М. ткнул пальцем в многоэтажную формулу на листке.

— Хм… можно в ряд попробовать… Тут вам, прямо скажем, не повезло, — Нигматуллин почесал подбородок. — Предлагаю… дайте-ка карандаш… эти вот экспоненты подсократить. Они же убывают? Вот и хрен с ними. Получите приближенное. На безрыбье, как говориться…

Дальше разговор превратился в чреду математических терминов, наиболее понятные из которых были «сингулярность» и «голоморфная функция», да еще звучала «константа», которую беспощадно делили на какую-то «лямбду в кубе» — разве не казнили публично.

Бровицкий, не питавший интереса к подобным темам, обмотался шарфом и решительно вышел вон. Убедился, что соседа нет дома, взвинтил себя еще больше, и решил прогуляться до зоосада, политехникума, а может, и до Караваевых дач, где старик в ушастой шапке продавал жареные на паровозном масле лепешки. Из чего они были леплены — лучше вообще не знать, и стоили при этом целое состояние, но жирные и горячие надолго теснили голод. Он искренне надеялся, что в них есть хоть какой-то процент муки.

— Лямбды-калямбды… Лучше бы с актрисами жить в соседстве. Хотя на актрис у меня денег нет.

Занятый подобными рассуждениями, он миновал лестницу и вышел через лишенный дверей подъезд, направившись быстрым шагом.

Не то, чтоб Бровицкий не любил точные науки. Может статься, это они его не любили? Цифры казались ему бездушными, а буквы, составленные не в нормальные человеческие слова, а в какие-то формулы-Франкенштейны, вызывали зубную боль. Он любил язык, его обороты и многозначность, веселую чехарду предлогов. Мысль могла быть высказана десятью разными способами, каждый из которых имел свой неповторимый оттенок, но это была все та же мысль, а ее выражающие слова — как наряды женщины, шитые по фасону. В математике все дамы ходили в униформе.

Солнце развоевалось, ветер разогнал тучи, и облезлые тротуары, с которых будто слизали снег, чернели грязью. Худые ботинки скоро напитались водой.

— Так я слягу на хрен вслед за гением Жужей, — сказал сам себе Бровицкий и вместо долгого променада уселся на солнцепеке на фундаменте кованой ограды, отделявшей двор какого-то дома от всего мира.

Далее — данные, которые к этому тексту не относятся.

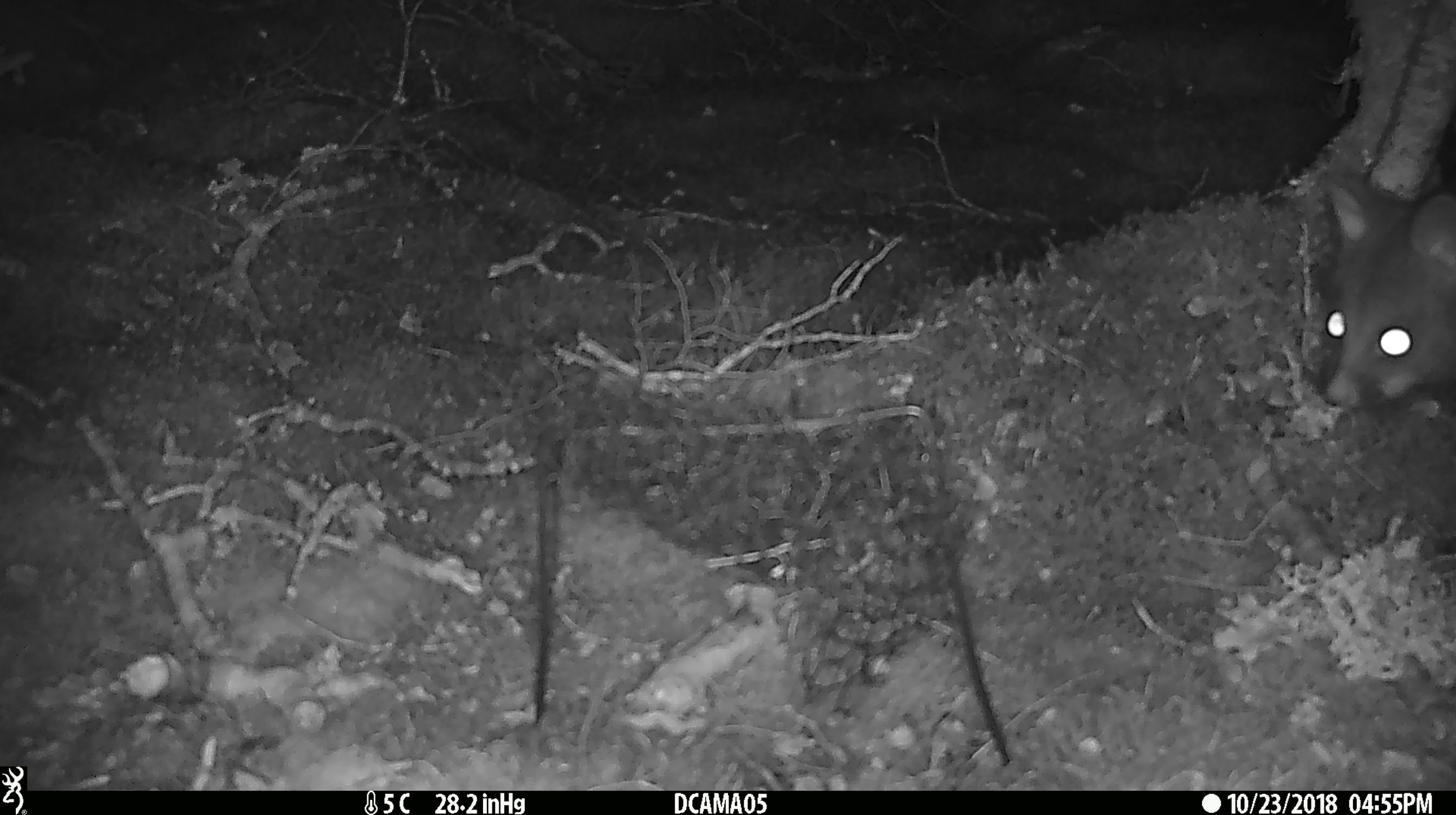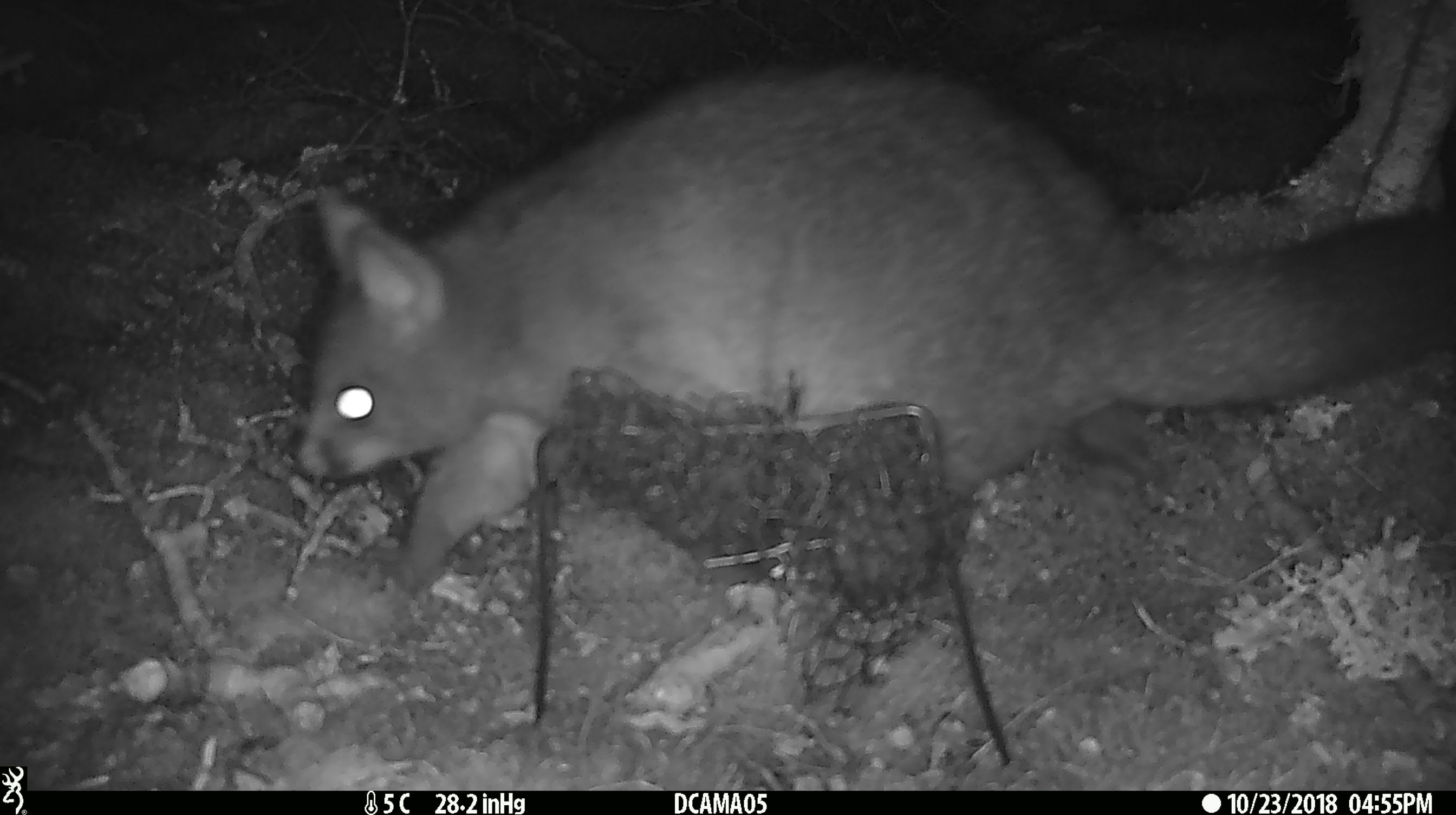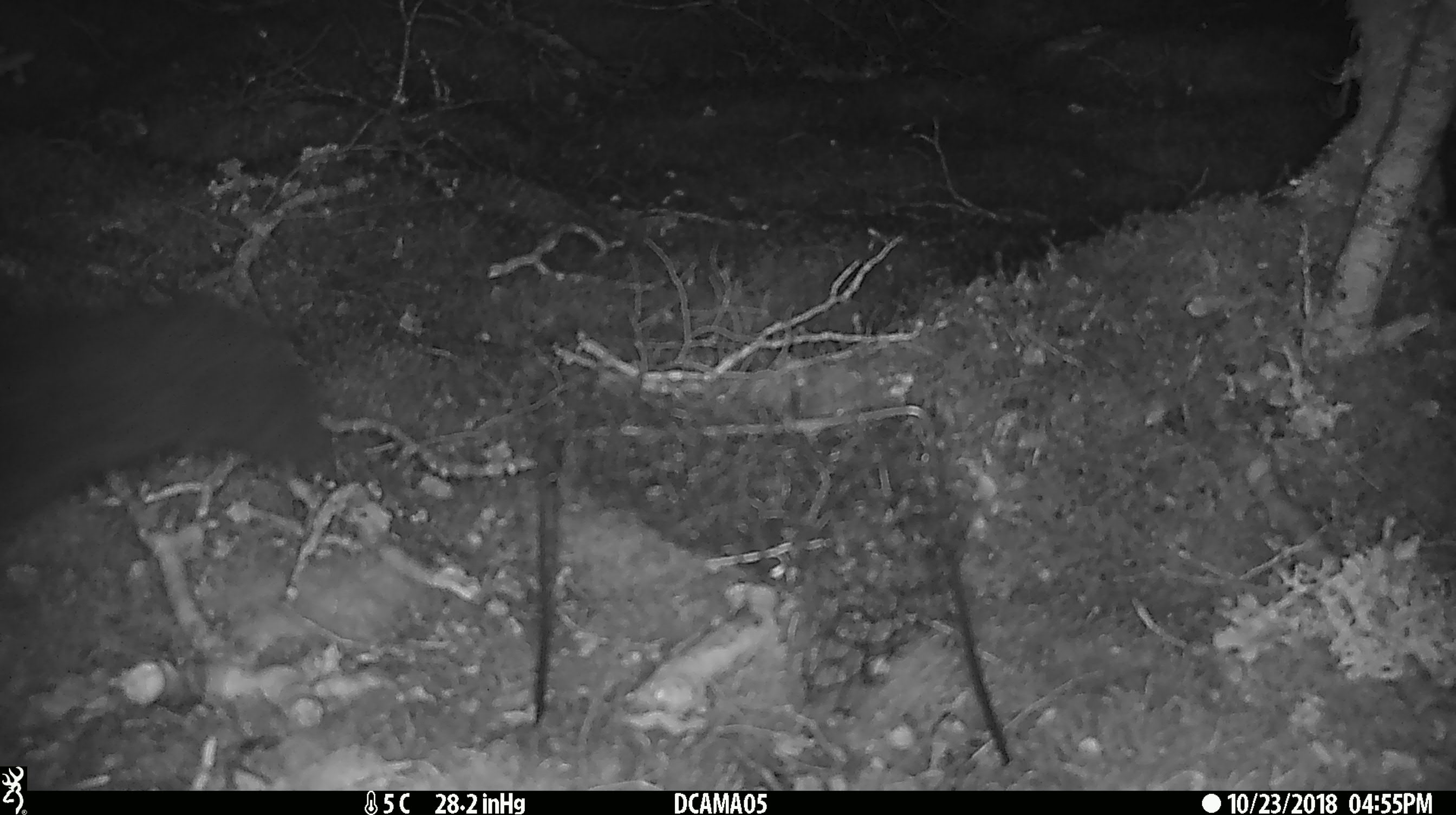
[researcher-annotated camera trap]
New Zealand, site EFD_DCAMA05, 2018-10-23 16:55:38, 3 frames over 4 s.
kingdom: Animalia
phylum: Chordata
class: Mammalia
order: Diprotodontia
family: Phalangeridae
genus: Trichosurus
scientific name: Trichosurus vulpecula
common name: common brushtail possum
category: possum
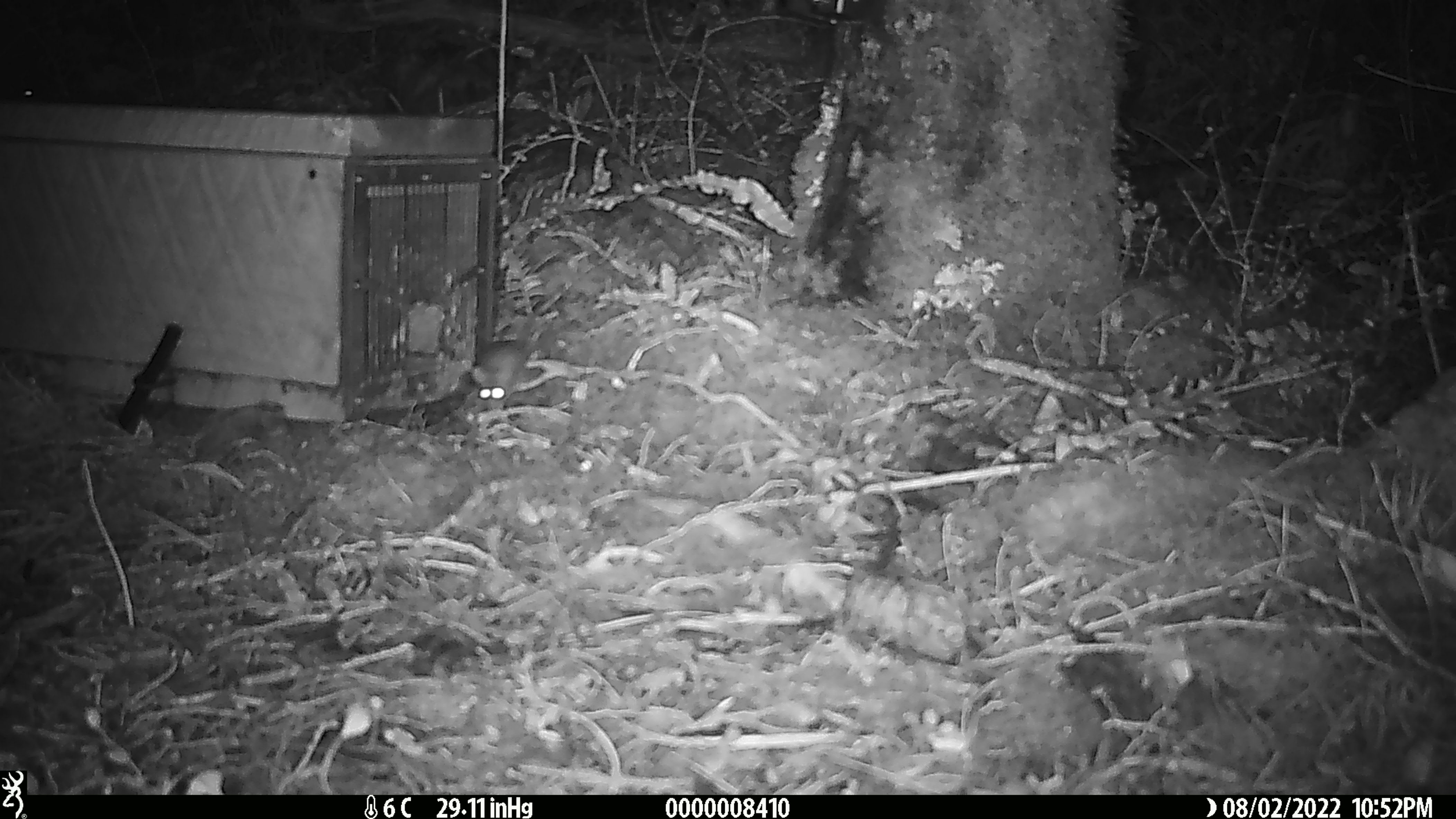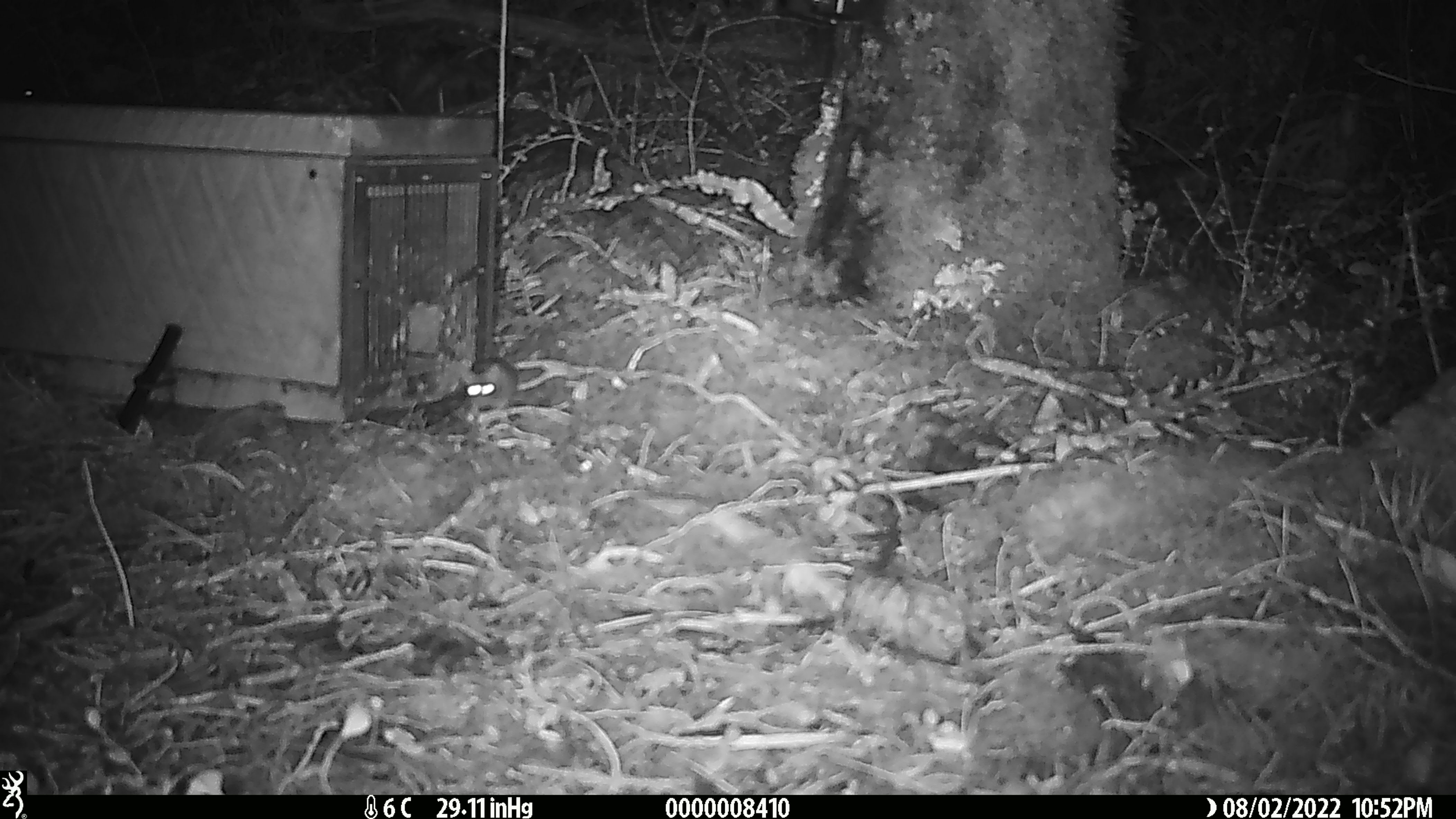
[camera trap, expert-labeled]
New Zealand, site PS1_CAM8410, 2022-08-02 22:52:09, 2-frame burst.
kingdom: Animalia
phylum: Chordata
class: Mammalia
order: Rodentia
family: Muridae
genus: Mus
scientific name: Mus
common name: mouse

За ней на скамье сидел человек с головою настолько белой, что она казалась в глазури. Ограда изгибалась так, что Бровицкий невольно видел его и, поначалу лишь задев взглядом, позже стал присматриваться. Дело в том, что сидящий держался прямо как палка и вовсе не шевелился. Можно было подумать, что он замерз насмерть, но не при такой же погоде!

Это заинтриговало Бровицкого, так что он решил провести маневр, достойный героев Конан Дойла — обойти дом вокруг и, как ни в чем не бывало, зайти во двор с другой стороны, чтобы установить правду о незнакомце — то бишь, жив он в конце концов или надобно звать жандарма. Последнего, впрочем, пришлось бы еще искать, но, с другой стороны, теплилась надежда, что не понадобится.

«Шпион» небрежно поправил шарф, зевнул и, покинув резиденцию под дубком, направился к углу дома, обогнул его, сквозь арку вошел во двор — и опешил, как бывает только в кошмарном сне: объект наблюдений, словно отраженный в огромном зеркале, снова сидел к нему лицом в той же позе и на той же скамейке.

Отринув веру в рациональное, корни которого не так глубоки, как воображают, Бровицкий опрометью выбежал со двора, не чуя под собой ног.

Вскоре анекдот, лишенный сцены бегства и дополненный фантастическими деталями, стал достоянием общей комнаты.